En este sordomudo podemos percibir el signo de una realidad más amplia: la Humanidad entera, el ser humano que tiende a aislarse, a encerrarse; el ser humano al que le resulta difícil escuchar y al que le cuesta más aún hablar oportunamente. Las nuevas tecnologías nos ofrecen posibilidades de comunicación que eran inimaginables hace sólo unas décadas. Ciertamente, nos podemos comunicar con personas de los cinco continentes en tiempo real, aunque a vez la vez quizá tengamos problemas de relación personal en la familia, en el trabajo o con los amigos. Se puede hablar también de una sordera espiritual que consiste en vivir cerrados respecto a Dios y a los hermanos, individualistas, egoístas, buscando únicamente el propio interés. Dice la sabiduría popular que no hay peor sordo que el que no quiere oír. En primer lugar, es preciso escuchar a Cristo, el Hijo amado del Padre, abrir el entendimiento y el corazón a la Palabra de Dios, penetrante, eficaz, trasformadora de nuestra vida. También es necesario escuchar a los hermanos. Dejemos que el Señor nos abra los oídos para escuchar atentamente, y suelte las trabas de nuestra lengua para que seamos capaces de decir la palabra adecuada en el momento oportuno.

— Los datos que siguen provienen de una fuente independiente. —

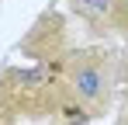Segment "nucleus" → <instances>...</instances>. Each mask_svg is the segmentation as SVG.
Returning <instances> with one entry per match:
<instances>
[{
	"mask_svg": "<svg viewBox=\"0 0 128 125\" xmlns=\"http://www.w3.org/2000/svg\"><path fill=\"white\" fill-rule=\"evenodd\" d=\"M73 94L80 97L83 104H97L104 97V73H100V66H76V73H73Z\"/></svg>",
	"mask_w": 128,
	"mask_h": 125,
	"instance_id": "obj_1",
	"label": "nucleus"
},
{
	"mask_svg": "<svg viewBox=\"0 0 128 125\" xmlns=\"http://www.w3.org/2000/svg\"><path fill=\"white\" fill-rule=\"evenodd\" d=\"M83 11L90 18H104V14H111V0H83Z\"/></svg>",
	"mask_w": 128,
	"mask_h": 125,
	"instance_id": "obj_2",
	"label": "nucleus"
},
{
	"mask_svg": "<svg viewBox=\"0 0 128 125\" xmlns=\"http://www.w3.org/2000/svg\"><path fill=\"white\" fill-rule=\"evenodd\" d=\"M125 125H128V122H125Z\"/></svg>",
	"mask_w": 128,
	"mask_h": 125,
	"instance_id": "obj_3",
	"label": "nucleus"
}]
</instances>
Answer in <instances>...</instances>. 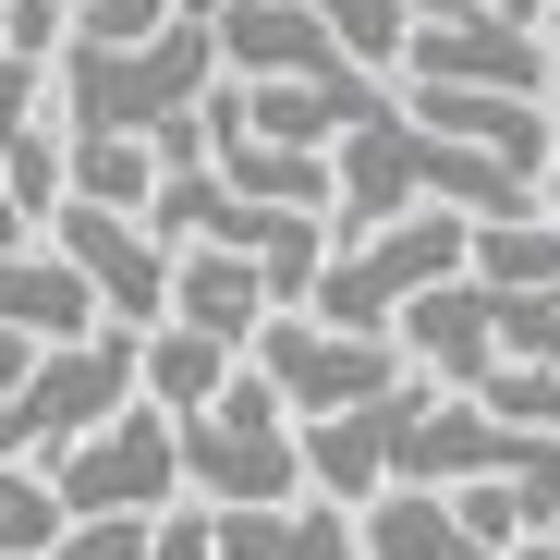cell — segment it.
Here are the masks:
<instances>
[{
  "label": "cell",
  "instance_id": "obj_8",
  "mask_svg": "<svg viewBox=\"0 0 560 560\" xmlns=\"http://www.w3.org/2000/svg\"><path fill=\"white\" fill-rule=\"evenodd\" d=\"M402 73L415 85H476V98H536L548 110V49L512 13H427L402 37Z\"/></svg>",
  "mask_w": 560,
  "mask_h": 560
},
{
  "label": "cell",
  "instance_id": "obj_5",
  "mask_svg": "<svg viewBox=\"0 0 560 560\" xmlns=\"http://www.w3.org/2000/svg\"><path fill=\"white\" fill-rule=\"evenodd\" d=\"M244 353H256L244 378L293 415V427H329V415H365V402L402 390V353H390V341H353V329H317V317H268Z\"/></svg>",
  "mask_w": 560,
  "mask_h": 560
},
{
  "label": "cell",
  "instance_id": "obj_32",
  "mask_svg": "<svg viewBox=\"0 0 560 560\" xmlns=\"http://www.w3.org/2000/svg\"><path fill=\"white\" fill-rule=\"evenodd\" d=\"M0 13H13V0H0Z\"/></svg>",
  "mask_w": 560,
  "mask_h": 560
},
{
  "label": "cell",
  "instance_id": "obj_10",
  "mask_svg": "<svg viewBox=\"0 0 560 560\" xmlns=\"http://www.w3.org/2000/svg\"><path fill=\"white\" fill-rule=\"evenodd\" d=\"M0 329L37 341V353H61V341L110 329V317H98V293H85V280H73L49 244H13V256H0Z\"/></svg>",
  "mask_w": 560,
  "mask_h": 560
},
{
  "label": "cell",
  "instance_id": "obj_25",
  "mask_svg": "<svg viewBox=\"0 0 560 560\" xmlns=\"http://www.w3.org/2000/svg\"><path fill=\"white\" fill-rule=\"evenodd\" d=\"M147 560H220V548H208V512H183V500L147 512Z\"/></svg>",
  "mask_w": 560,
  "mask_h": 560
},
{
  "label": "cell",
  "instance_id": "obj_7",
  "mask_svg": "<svg viewBox=\"0 0 560 560\" xmlns=\"http://www.w3.org/2000/svg\"><path fill=\"white\" fill-rule=\"evenodd\" d=\"M37 244L98 293V317L110 329H159L171 317V244L147 232V220H110V208H49L37 220Z\"/></svg>",
  "mask_w": 560,
  "mask_h": 560
},
{
  "label": "cell",
  "instance_id": "obj_24",
  "mask_svg": "<svg viewBox=\"0 0 560 560\" xmlns=\"http://www.w3.org/2000/svg\"><path fill=\"white\" fill-rule=\"evenodd\" d=\"M208 548L220 560H280V512H208Z\"/></svg>",
  "mask_w": 560,
  "mask_h": 560
},
{
  "label": "cell",
  "instance_id": "obj_15",
  "mask_svg": "<svg viewBox=\"0 0 560 560\" xmlns=\"http://www.w3.org/2000/svg\"><path fill=\"white\" fill-rule=\"evenodd\" d=\"M305 13H317V37H329L353 73L402 61V37H415V13H402V0H305Z\"/></svg>",
  "mask_w": 560,
  "mask_h": 560
},
{
  "label": "cell",
  "instance_id": "obj_6",
  "mask_svg": "<svg viewBox=\"0 0 560 560\" xmlns=\"http://www.w3.org/2000/svg\"><path fill=\"white\" fill-rule=\"evenodd\" d=\"M183 500V476H171V415H147V402H122L98 439H73L61 463H49V512L61 524H110V512H171Z\"/></svg>",
  "mask_w": 560,
  "mask_h": 560
},
{
  "label": "cell",
  "instance_id": "obj_4",
  "mask_svg": "<svg viewBox=\"0 0 560 560\" xmlns=\"http://www.w3.org/2000/svg\"><path fill=\"white\" fill-rule=\"evenodd\" d=\"M122 402H135V329H85V341H61V353L25 365L13 415H0V463L37 476V463H61L73 439H98Z\"/></svg>",
  "mask_w": 560,
  "mask_h": 560
},
{
  "label": "cell",
  "instance_id": "obj_29",
  "mask_svg": "<svg viewBox=\"0 0 560 560\" xmlns=\"http://www.w3.org/2000/svg\"><path fill=\"white\" fill-rule=\"evenodd\" d=\"M536 49H548V85H560V13H548V25H536Z\"/></svg>",
  "mask_w": 560,
  "mask_h": 560
},
{
  "label": "cell",
  "instance_id": "obj_12",
  "mask_svg": "<svg viewBox=\"0 0 560 560\" xmlns=\"http://www.w3.org/2000/svg\"><path fill=\"white\" fill-rule=\"evenodd\" d=\"M171 317L196 329V341H220V353H244V341L268 329V293H256V268H244V256L183 244V256H171Z\"/></svg>",
  "mask_w": 560,
  "mask_h": 560
},
{
  "label": "cell",
  "instance_id": "obj_17",
  "mask_svg": "<svg viewBox=\"0 0 560 560\" xmlns=\"http://www.w3.org/2000/svg\"><path fill=\"white\" fill-rule=\"evenodd\" d=\"M488 329H500V365H548L560 378V280L548 293H488Z\"/></svg>",
  "mask_w": 560,
  "mask_h": 560
},
{
  "label": "cell",
  "instance_id": "obj_22",
  "mask_svg": "<svg viewBox=\"0 0 560 560\" xmlns=\"http://www.w3.org/2000/svg\"><path fill=\"white\" fill-rule=\"evenodd\" d=\"M61 37H73V25L49 13V0H13V13H0V49H13V61H37V73L61 61Z\"/></svg>",
  "mask_w": 560,
  "mask_h": 560
},
{
  "label": "cell",
  "instance_id": "obj_13",
  "mask_svg": "<svg viewBox=\"0 0 560 560\" xmlns=\"http://www.w3.org/2000/svg\"><path fill=\"white\" fill-rule=\"evenodd\" d=\"M353 560H488V548L451 524V500L390 488V500H365V512H353Z\"/></svg>",
  "mask_w": 560,
  "mask_h": 560
},
{
  "label": "cell",
  "instance_id": "obj_9",
  "mask_svg": "<svg viewBox=\"0 0 560 560\" xmlns=\"http://www.w3.org/2000/svg\"><path fill=\"white\" fill-rule=\"evenodd\" d=\"M390 353H402V378L451 390V402H476V378L500 365V329H488V293L476 280H439V293H415L390 317Z\"/></svg>",
  "mask_w": 560,
  "mask_h": 560
},
{
  "label": "cell",
  "instance_id": "obj_23",
  "mask_svg": "<svg viewBox=\"0 0 560 560\" xmlns=\"http://www.w3.org/2000/svg\"><path fill=\"white\" fill-rule=\"evenodd\" d=\"M49 560H147V524H135V512H110V524H61Z\"/></svg>",
  "mask_w": 560,
  "mask_h": 560
},
{
  "label": "cell",
  "instance_id": "obj_16",
  "mask_svg": "<svg viewBox=\"0 0 560 560\" xmlns=\"http://www.w3.org/2000/svg\"><path fill=\"white\" fill-rule=\"evenodd\" d=\"M476 415L512 427V439H560V378H548V365H488V378H476Z\"/></svg>",
  "mask_w": 560,
  "mask_h": 560
},
{
  "label": "cell",
  "instance_id": "obj_11",
  "mask_svg": "<svg viewBox=\"0 0 560 560\" xmlns=\"http://www.w3.org/2000/svg\"><path fill=\"white\" fill-rule=\"evenodd\" d=\"M232 365H244V353H220V341H196L183 317H159V329H135V402L183 427V415H208V402L232 390Z\"/></svg>",
  "mask_w": 560,
  "mask_h": 560
},
{
  "label": "cell",
  "instance_id": "obj_14",
  "mask_svg": "<svg viewBox=\"0 0 560 560\" xmlns=\"http://www.w3.org/2000/svg\"><path fill=\"white\" fill-rule=\"evenodd\" d=\"M147 196H159V147H135V135H85V147H61V208L147 220Z\"/></svg>",
  "mask_w": 560,
  "mask_h": 560
},
{
  "label": "cell",
  "instance_id": "obj_28",
  "mask_svg": "<svg viewBox=\"0 0 560 560\" xmlns=\"http://www.w3.org/2000/svg\"><path fill=\"white\" fill-rule=\"evenodd\" d=\"M402 13H415V25H427V13H488V0H402Z\"/></svg>",
  "mask_w": 560,
  "mask_h": 560
},
{
  "label": "cell",
  "instance_id": "obj_21",
  "mask_svg": "<svg viewBox=\"0 0 560 560\" xmlns=\"http://www.w3.org/2000/svg\"><path fill=\"white\" fill-rule=\"evenodd\" d=\"M37 122H49V73L0 49V147H13V135H37Z\"/></svg>",
  "mask_w": 560,
  "mask_h": 560
},
{
  "label": "cell",
  "instance_id": "obj_27",
  "mask_svg": "<svg viewBox=\"0 0 560 560\" xmlns=\"http://www.w3.org/2000/svg\"><path fill=\"white\" fill-rule=\"evenodd\" d=\"M13 244H37V232H25V208H13V196H0V256H13Z\"/></svg>",
  "mask_w": 560,
  "mask_h": 560
},
{
  "label": "cell",
  "instance_id": "obj_18",
  "mask_svg": "<svg viewBox=\"0 0 560 560\" xmlns=\"http://www.w3.org/2000/svg\"><path fill=\"white\" fill-rule=\"evenodd\" d=\"M61 548V512H49V476L0 463V560H49Z\"/></svg>",
  "mask_w": 560,
  "mask_h": 560
},
{
  "label": "cell",
  "instance_id": "obj_3",
  "mask_svg": "<svg viewBox=\"0 0 560 560\" xmlns=\"http://www.w3.org/2000/svg\"><path fill=\"white\" fill-rule=\"evenodd\" d=\"M463 232H476V220H390V232H365V244H329L305 317L317 329H353V341H390V317L415 293L463 280Z\"/></svg>",
  "mask_w": 560,
  "mask_h": 560
},
{
  "label": "cell",
  "instance_id": "obj_1",
  "mask_svg": "<svg viewBox=\"0 0 560 560\" xmlns=\"http://www.w3.org/2000/svg\"><path fill=\"white\" fill-rule=\"evenodd\" d=\"M61 147H85V135H171V122H196V98L220 85V49H208V25H159V37H135V49H85V37H61Z\"/></svg>",
  "mask_w": 560,
  "mask_h": 560
},
{
  "label": "cell",
  "instance_id": "obj_31",
  "mask_svg": "<svg viewBox=\"0 0 560 560\" xmlns=\"http://www.w3.org/2000/svg\"><path fill=\"white\" fill-rule=\"evenodd\" d=\"M512 560H560V536H536V548H512Z\"/></svg>",
  "mask_w": 560,
  "mask_h": 560
},
{
  "label": "cell",
  "instance_id": "obj_20",
  "mask_svg": "<svg viewBox=\"0 0 560 560\" xmlns=\"http://www.w3.org/2000/svg\"><path fill=\"white\" fill-rule=\"evenodd\" d=\"M280 560H353V512L293 500V512H280Z\"/></svg>",
  "mask_w": 560,
  "mask_h": 560
},
{
  "label": "cell",
  "instance_id": "obj_26",
  "mask_svg": "<svg viewBox=\"0 0 560 560\" xmlns=\"http://www.w3.org/2000/svg\"><path fill=\"white\" fill-rule=\"evenodd\" d=\"M232 13V0H171V25H220Z\"/></svg>",
  "mask_w": 560,
  "mask_h": 560
},
{
  "label": "cell",
  "instance_id": "obj_30",
  "mask_svg": "<svg viewBox=\"0 0 560 560\" xmlns=\"http://www.w3.org/2000/svg\"><path fill=\"white\" fill-rule=\"evenodd\" d=\"M536 220H548V232H560V159H548V208H536Z\"/></svg>",
  "mask_w": 560,
  "mask_h": 560
},
{
  "label": "cell",
  "instance_id": "obj_19",
  "mask_svg": "<svg viewBox=\"0 0 560 560\" xmlns=\"http://www.w3.org/2000/svg\"><path fill=\"white\" fill-rule=\"evenodd\" d=\"M0 196L25 208V232H37L49 208H61V135H49V122H37V135H13V147H0Z\"/></svg>",
  "mask_w": 560,
  "mask_h": 560
},
{
  "label": "cell",
  "instance_id": "obj_2",
  "mask_svg": "<svg viewBox=\"0 0 560 560\" xmlns=\"http://www.w3.org/2000/svg\"><path fill=\"white\" fill-rule=\"evenodd\" d=\"M171 476L196 488V512H293L305 500V463H293V415H280L244 365L208 415L171 427Z\"/></svg>",
  "mask_w": 560,
  "mask_h": 560
}]
</instances>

XXIII domingo del tiempo ordinario / Evangelio: Marcos 7, 31-37

En aquel tiempo, dejando Jesús el territorio de Tiro, pasó por Sidón, camino del lago de Galilea, atravesado la Decápolis. Y le presentaron un sordo, que, además, apenas podía hablar; y le piden que le imponga la mano. Él, apartándolo de la gente, a solas, le metió los dedos en los oídos y, con la saliva, le tocó la lengua. Y, mirando al cielo, suspiró y le dijo: «Effetá» (esto es, Ábrete). Y al momento se le abrieron los oídos, se le soltó la traba de la lengua y hablaba correctamente.

Él les mandó que no lo dijeran a nadie; pero, cuanto más se lo mandaba, con más insistencia lo proclamaban ellos. Y en el colmo del asombro decían: «Todo lo ha hecho bien: hace oír a los sordos y hablar a los mudos».